J97,GenEpi,Gordon

Association of posterior p-values of S.A.G.E. SIBPAL proportion-IBD and Haseman-Elston statistics for ACTHR112

Derek Gordon^1*, Stephen J. Finch², Adam L. Jacobs¹, Nancy R. Mendell², Richard M. Single³, Thomas G. Marr¹
¹ Cold Spring Harbor Laboratory, Cold Spring Harbor, New York
² SUNY at Stony Brook, Stony Brook, New York
³ St.

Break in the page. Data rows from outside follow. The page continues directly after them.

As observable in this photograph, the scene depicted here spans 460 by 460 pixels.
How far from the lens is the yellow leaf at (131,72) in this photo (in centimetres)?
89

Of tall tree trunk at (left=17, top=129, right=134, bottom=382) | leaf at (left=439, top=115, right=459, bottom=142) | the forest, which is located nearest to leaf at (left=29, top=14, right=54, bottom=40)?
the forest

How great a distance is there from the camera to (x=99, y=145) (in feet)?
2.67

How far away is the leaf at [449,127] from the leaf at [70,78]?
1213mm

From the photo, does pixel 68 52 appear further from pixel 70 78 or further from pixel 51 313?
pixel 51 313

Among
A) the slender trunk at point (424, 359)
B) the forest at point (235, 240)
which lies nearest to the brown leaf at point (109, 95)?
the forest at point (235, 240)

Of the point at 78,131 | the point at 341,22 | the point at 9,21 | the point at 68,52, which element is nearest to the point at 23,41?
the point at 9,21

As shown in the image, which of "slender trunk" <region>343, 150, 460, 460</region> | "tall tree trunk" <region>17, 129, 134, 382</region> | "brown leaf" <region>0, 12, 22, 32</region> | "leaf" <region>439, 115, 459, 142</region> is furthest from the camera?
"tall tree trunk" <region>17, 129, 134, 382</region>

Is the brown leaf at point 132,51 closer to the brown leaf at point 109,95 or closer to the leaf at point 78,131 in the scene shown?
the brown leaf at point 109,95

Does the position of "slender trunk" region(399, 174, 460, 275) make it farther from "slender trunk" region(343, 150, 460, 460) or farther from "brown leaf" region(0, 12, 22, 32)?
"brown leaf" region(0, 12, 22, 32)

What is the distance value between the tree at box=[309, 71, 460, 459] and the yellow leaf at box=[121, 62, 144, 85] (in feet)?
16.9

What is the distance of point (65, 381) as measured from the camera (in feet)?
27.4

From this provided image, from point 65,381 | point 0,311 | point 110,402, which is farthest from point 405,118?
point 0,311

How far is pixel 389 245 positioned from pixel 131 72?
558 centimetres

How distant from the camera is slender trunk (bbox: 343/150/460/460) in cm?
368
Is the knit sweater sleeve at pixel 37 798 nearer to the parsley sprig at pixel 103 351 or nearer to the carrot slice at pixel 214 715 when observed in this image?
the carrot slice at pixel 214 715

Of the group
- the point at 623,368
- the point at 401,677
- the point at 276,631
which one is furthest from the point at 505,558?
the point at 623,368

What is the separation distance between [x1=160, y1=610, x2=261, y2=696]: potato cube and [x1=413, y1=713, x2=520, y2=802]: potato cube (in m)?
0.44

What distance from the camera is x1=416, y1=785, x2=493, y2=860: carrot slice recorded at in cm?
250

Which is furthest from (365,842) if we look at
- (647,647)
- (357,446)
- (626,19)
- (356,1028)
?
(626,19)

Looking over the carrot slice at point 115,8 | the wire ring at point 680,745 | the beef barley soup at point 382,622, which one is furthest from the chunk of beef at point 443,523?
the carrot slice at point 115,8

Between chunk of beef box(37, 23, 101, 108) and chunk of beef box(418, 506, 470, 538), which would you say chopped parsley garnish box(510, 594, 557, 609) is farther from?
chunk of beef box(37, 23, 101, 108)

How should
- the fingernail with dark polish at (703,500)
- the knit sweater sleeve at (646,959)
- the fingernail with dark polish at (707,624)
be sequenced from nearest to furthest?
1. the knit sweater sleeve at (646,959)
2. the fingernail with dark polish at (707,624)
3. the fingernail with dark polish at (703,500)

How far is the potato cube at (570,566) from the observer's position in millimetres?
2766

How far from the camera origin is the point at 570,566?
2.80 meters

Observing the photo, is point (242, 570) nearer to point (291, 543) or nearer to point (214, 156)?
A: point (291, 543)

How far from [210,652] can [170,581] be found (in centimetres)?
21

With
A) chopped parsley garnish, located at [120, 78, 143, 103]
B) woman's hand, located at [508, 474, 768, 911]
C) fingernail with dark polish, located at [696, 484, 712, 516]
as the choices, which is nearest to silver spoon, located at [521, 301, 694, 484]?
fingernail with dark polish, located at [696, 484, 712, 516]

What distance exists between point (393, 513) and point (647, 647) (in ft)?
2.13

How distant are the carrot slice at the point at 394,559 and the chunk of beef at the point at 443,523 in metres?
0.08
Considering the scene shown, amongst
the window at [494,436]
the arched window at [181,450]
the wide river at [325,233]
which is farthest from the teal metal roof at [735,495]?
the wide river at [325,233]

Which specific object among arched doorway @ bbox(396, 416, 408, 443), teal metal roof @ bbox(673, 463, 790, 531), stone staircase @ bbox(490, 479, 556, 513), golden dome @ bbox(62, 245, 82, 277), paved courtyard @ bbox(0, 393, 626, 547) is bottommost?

Olaf College, Northfield, Minnesota
^* Correspondence to Derek Gordon, Cold Spring Harbor Laboratory, 1 Bungtown Road, Cold Spring Harbor, NY 11724

Genetic Epidemiology, 14(6), 629-634 (1997)

Abstract

A common practice among researchers performing linkage studies is the use of equal allele frequencies as input when reporting p-values from computer linkage programs such as S.A.G.E. SIBPAL. Our results, using 5,000 sets from a uniform- prior distribution of allele frequencies, showed that such input may be problematic. Further, we found that the S.A.G.E. SIBPAL test for proportion of alleles shared identical by descent among concordantly affected sib pairs showed a greater percentage of significant p-values with decreasing parental genotype information (Table III), while the S.A.G.E. SIBPAL Haseman-Elston test produced significant p-values comparatively less frequently (Table IV).